Setting an Idea Aside

Let’s return to the topic of sentence design and look at an interesting grammatical arrangement called an absolute construction. Here’s a simple sentence that carries with it, somehow, a more descriptive or even meditative mood:

I gardened late into the evening, the sun falling slowly behind the trees.

The sentence begins with an independent clause (the subject I and the verb gardened), which is followed by a cluster of words that make up some sort of subordinate element, subordinate because the sun falling slowly behind the trees cannot convey in and of itself complete and independent meaning. This layout of independent clause + subordinate element is the pattern for what is called a cumulative sentence (see the earlier post The Cumulative Sentence), and it is this design that is responsible in good measure for the ruminative air the sentence suggests. But how?

The secret lies in the fact that the sun falling slowly behind the trees is not really saying anything, at least not to our strictly logical mind that wants (indeed, must have) a subject paired with a real verb, what grammarians call a finite verb. This form is what we are most often thinking of when we think about verbs, and it is best understood simply as a verb that has tense, whether past, present or future. If we take the subject and what might seem to be a verb here—the sun falling, could we truthfully say when that happened, without recourse to the clause that begins the sentence? Yesterday or today or tomorrow? We could not, and so what appears to be a verb (because we sense some kind of action), the word falling, is actually a participle, an adjective built from a verb. Participles are verbal adjectives, not finite verbs.

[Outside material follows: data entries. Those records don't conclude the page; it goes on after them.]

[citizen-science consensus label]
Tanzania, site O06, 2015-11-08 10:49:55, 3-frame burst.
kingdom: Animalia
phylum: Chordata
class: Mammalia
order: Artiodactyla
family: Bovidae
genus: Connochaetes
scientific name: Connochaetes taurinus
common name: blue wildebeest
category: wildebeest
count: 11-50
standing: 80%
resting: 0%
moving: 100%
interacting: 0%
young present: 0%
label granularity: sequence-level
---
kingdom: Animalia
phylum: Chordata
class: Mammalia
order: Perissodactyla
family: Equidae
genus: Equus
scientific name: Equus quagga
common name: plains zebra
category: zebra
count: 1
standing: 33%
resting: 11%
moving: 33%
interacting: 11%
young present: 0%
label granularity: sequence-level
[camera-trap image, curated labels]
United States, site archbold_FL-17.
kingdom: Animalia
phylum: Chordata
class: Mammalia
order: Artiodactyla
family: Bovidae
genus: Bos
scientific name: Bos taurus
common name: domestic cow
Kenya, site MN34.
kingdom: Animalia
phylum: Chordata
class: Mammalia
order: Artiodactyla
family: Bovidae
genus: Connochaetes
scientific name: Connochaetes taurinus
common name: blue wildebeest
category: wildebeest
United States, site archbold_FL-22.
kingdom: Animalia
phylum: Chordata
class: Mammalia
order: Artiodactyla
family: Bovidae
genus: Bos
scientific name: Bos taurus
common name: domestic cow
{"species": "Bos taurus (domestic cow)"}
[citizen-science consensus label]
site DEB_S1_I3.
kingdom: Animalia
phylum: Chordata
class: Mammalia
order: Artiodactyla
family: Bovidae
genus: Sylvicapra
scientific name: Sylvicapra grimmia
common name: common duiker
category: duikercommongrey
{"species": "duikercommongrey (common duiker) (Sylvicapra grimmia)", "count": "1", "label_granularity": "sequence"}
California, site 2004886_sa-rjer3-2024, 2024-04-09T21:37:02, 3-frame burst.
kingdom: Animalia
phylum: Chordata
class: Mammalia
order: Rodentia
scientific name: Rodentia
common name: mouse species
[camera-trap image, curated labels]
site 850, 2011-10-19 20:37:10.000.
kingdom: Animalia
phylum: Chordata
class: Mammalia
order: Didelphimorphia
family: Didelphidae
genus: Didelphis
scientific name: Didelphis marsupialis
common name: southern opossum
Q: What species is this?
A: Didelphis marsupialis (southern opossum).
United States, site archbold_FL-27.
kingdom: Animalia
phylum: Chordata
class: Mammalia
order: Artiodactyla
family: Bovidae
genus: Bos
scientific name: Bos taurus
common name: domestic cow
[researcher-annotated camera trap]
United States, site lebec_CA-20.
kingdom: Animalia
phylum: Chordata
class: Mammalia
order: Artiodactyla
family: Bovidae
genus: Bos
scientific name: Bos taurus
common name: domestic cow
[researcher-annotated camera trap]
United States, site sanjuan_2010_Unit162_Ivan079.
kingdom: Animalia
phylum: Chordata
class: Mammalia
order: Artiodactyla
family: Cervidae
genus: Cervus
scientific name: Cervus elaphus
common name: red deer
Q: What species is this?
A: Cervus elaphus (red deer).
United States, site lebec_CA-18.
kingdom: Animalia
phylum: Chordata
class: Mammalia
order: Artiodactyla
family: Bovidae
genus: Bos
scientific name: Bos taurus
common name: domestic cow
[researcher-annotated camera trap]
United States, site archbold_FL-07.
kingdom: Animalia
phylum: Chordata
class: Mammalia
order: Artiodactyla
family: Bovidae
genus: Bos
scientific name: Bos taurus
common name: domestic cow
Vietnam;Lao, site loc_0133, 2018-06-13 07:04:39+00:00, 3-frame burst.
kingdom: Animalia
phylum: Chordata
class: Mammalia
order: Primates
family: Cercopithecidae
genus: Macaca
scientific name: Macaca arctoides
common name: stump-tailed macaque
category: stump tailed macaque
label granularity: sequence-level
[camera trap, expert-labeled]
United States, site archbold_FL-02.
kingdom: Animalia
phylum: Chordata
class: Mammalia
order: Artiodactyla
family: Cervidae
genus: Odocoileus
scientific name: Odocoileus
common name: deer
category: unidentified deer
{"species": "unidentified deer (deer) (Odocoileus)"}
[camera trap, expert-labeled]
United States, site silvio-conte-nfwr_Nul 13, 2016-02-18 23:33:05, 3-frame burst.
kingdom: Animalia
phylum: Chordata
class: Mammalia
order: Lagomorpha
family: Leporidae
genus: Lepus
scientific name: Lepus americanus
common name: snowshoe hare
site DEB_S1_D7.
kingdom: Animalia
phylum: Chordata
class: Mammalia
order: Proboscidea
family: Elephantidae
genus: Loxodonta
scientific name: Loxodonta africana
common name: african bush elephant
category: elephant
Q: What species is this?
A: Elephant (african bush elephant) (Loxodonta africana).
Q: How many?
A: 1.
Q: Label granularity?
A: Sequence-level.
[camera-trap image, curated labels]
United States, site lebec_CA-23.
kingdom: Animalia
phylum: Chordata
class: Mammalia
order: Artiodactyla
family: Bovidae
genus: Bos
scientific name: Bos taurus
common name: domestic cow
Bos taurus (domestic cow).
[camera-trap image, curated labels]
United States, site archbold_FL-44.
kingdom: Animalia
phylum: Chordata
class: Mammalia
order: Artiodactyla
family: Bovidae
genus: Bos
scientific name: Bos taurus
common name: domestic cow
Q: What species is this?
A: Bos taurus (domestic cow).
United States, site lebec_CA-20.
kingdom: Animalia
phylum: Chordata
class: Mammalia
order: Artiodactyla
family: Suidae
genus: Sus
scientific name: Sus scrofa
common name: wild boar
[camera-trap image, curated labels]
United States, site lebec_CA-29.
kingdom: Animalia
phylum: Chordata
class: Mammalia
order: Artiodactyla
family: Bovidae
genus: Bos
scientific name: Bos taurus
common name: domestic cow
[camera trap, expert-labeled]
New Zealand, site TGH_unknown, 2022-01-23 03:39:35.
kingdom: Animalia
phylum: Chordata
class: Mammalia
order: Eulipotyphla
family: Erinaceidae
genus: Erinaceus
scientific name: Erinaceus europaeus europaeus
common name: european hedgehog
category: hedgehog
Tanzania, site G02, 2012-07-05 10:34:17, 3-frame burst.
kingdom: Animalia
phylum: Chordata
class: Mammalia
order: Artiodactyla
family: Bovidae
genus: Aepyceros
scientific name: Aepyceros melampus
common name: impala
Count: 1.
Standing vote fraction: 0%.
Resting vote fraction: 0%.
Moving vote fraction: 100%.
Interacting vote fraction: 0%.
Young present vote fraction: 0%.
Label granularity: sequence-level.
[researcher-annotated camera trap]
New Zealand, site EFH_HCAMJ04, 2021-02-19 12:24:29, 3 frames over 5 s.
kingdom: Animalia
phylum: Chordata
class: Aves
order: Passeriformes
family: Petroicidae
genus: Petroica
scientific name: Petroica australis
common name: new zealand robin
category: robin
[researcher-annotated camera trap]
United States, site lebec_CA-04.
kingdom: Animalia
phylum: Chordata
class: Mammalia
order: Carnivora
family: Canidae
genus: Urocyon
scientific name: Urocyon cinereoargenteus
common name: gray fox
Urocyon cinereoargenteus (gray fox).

But why can’t we turn to the opening clause of the sentence to find a tense for falling? Because the entire subordinate phrase the sun falling slowly behind the trees lies grammatically unconnected to that clause: I am not the sun, I did not fall, nor did the evening move with the trees. The subordinate phrase only describes a condition, the situation in which I gardened late into the evening; it forms the backdrop to the action depicted in the main clause, and it does this by connecting a noun (the sun) with a participle in grammatical isolation from the main clause. The only relationship this subordinate element has to the main clause is as an adverb describing the circumstances in which the main action is occurring.

This pattern, noun + participle is called an absolute construction, the term absolute being derived from the Latin loosened from: the noun of the participle in the absolute phrase cannot be the same as (it must be loosened from) the noun of the main clause. This grammatical requirement separates the two parts of the sentence, and drapes the subordinate phrase behind the main clause, producing a more interesting scene for the reader to step into mentally. The sentence is not definitively stating that the sun was falling slowly behind the trees—it is suggesting it. And that thin, subtle, delicate difference produces an entirely different way of relating the two actions of my gardening and the sun’s falling.

Intricate wordcraft like this, just like the elaborate lace designs in the textile arts, can draw the reader’s attention into a richer, more suggestive world. For this reason, the absolute construction is probably found more often in the descriptive passages of novels and the like. But it would be a mistake to overlook the construction because of its intricacy. Complexity (not complication) signals interest and curiosity, what our minds seem to be always racing about for in such earnest, and giving readers a little taste of that complexity from time to time will keep their attention on the interesting world we are depicting.